Prompting – All hands on deck!; Jump to it!; Up with you!; Let her rip!
Distrust – Can you beat that?; Tell it to the marines!; Very like a whale.
Compassion – Hang / keep it easy!; Keep your pecker up!
Consent – By all means; It’s a bargain; You’ve got a point there; Can a duck swim?
Apology – I beg your pardon!; No of ence meant; No hard feelings!
Hope – Perish the thought!; God save me!; God help us!
Gratitude – Much obliged to you!; That’s awfully kind of you; Cheers!
Praise – There is that!; That is more like it!; Up with you!
Warning – Hold your horses!; Mind your eye!; Breakers ahead!
Threat – Bully for you!; Mark my words!; Wait and see!; You’ll catch it!

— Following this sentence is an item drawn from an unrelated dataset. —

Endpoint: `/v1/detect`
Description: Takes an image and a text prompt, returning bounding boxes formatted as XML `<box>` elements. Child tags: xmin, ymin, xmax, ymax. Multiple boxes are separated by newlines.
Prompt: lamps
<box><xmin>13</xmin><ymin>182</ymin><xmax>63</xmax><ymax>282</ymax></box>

Curse – Bad scran to you!; A plague on you!; Perish the man!
Pledge – Cheerio!; Here’s your health / happiness!; To absent friends!; Bottoms up!
Thus, pragmatic idioms express more diverse types of relationship between the sender and the recipient of the message than the politeness formulas. In other words, pragmatic idioms and courtesy formulas are related by one-sided implications: any courtesy formula is a pragmatic idiom, but not every or every pragmatic idiom is a courtesy formula . The special status of pragmatic idioms in language is explained not so much by their idiomatic character in a purely grammatical sense, but by their “attachment” to communication situations, their usage in specific situations [5;176].